Monday, December 7, 2015

"Making It Up As They Went Along"

Yale professor Joanne Freeman (top), guest lecturer at the Jay Heritage Center, Dec. 3,amused her audience with stories of politicians in the 1790's resorting to "dirty, rotten" methods to secure their reputations, as the new nation figured out how to make the grand experiment work. (Clary, YWAA photos)
The U.S. in the earliest days of its history was, as Yale Professor Joanne Freeman described in her lively history lecture in Rye, Dec. 3, "a fragile, pipsqueak of a nation."

Freeman didn't intend to insult the Founding Fathers and their valiant efforts to create a new republic from scratch. She described the challenges they faced in ironing out the kinks in a new experiment in democracy.

Freeman, the guest speaker at the Jay Heritage Center in a lecture entitled "Dirty, Rotten Politics," explained how and why politics among the nation's leaders got dirty sometimes. This was "dirtiness" by the standards of the 1790's, without benefit of video screens, cell phones, and hourly soundbites. By 1790's and early 1800's standards, that often meant mud-slinging, vitriolic essay-writing and tearing down the placards of opponents or those whose political dogma didn't agree with your dogma.

It may also have meant, Freeman said, taking advantage of the fact that it took weeks and sometimes months for information from the central government to get out to the masses.  Along the way, the message could be seized, distorted or refashioned in any way.

The lecture was sponsored by the Jay Heritage Center and YWAA, as part of YWAA's program of inviting Yale professors to Westchester.  Last December in Scarsdale, YWAA invited Yale physics-department head Prof. Meg Urry, who presented a lecture on gravity, galaxies, and black holes.

After the Constitution had been drafted and once the nation settled into establishing principles of government and governance, Freeman said, the nation was sometimes "making it up as it went along." Sometimes leaders resorted to "dirty, rotten" methods" as they figured it all out.

** INPUT RECORDS **
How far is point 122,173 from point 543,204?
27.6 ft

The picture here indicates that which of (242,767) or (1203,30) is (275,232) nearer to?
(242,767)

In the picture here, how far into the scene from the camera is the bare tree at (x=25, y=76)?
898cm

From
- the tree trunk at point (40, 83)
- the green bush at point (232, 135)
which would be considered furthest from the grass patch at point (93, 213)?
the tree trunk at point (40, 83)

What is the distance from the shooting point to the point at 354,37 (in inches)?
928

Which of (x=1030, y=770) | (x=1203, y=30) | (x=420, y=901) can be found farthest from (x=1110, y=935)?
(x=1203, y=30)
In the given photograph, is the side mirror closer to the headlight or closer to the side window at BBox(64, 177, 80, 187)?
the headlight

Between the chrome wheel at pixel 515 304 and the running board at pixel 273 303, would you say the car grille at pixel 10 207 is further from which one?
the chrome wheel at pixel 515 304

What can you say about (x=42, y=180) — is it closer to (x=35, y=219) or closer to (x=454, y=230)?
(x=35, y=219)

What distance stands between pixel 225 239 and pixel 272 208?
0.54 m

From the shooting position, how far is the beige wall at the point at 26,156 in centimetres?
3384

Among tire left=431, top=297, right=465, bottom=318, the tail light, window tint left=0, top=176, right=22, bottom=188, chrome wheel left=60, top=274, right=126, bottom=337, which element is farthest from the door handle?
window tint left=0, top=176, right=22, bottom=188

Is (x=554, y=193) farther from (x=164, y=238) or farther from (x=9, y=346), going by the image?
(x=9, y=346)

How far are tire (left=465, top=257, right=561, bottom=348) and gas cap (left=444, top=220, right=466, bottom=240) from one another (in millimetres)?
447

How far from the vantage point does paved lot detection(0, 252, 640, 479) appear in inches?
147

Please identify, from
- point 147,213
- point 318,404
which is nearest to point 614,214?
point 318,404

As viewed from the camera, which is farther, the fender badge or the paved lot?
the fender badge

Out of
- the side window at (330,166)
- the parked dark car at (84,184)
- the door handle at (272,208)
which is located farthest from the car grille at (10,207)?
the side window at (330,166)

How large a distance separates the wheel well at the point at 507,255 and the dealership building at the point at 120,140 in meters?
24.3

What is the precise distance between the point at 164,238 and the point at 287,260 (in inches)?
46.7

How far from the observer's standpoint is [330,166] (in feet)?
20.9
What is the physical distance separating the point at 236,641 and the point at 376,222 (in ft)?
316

** COMPLETE THE FOLLOWING **
(a) List the topics of Meg Urry's lecture as the lecture report names them.
(b) Reproduce the lines of the records from the one containing "Please identify, from" through the end of the records, inclusive, renaming "paved lot" to "parking lot" and leaving everything else unchanged.
The text and the records have no connection to each other.

** SOLUTION LIST **
(a) Gravity, galaxies, and black holes.

(b)
Please identify, from
- point 147,213
- point 318,404
which is nearest to point 614,214?
point 318,404

As viewed from the camera, which is farther, the fender badge or the parking lot?
the fender badge

Out of
- the side window at (330,166)
- the parked dark car at (84,184)
- the door handle at (272,208)
which is located farthest from the car grille at (10,207)?
the side window at (330,166)

How large a distance separates the wheel well at the point at 507,255 and the dealership building at the point at 120,140 in meters?
24.3

What is the precise distance between the point at 164,238 and the point at 287,260 (in inches)?
46.7

How far from the observer's standpoint is [330,166] (in feet)?
20.9
What is the physical distance separating the point at 236,641 and the point at 376,222 (in ft)?
316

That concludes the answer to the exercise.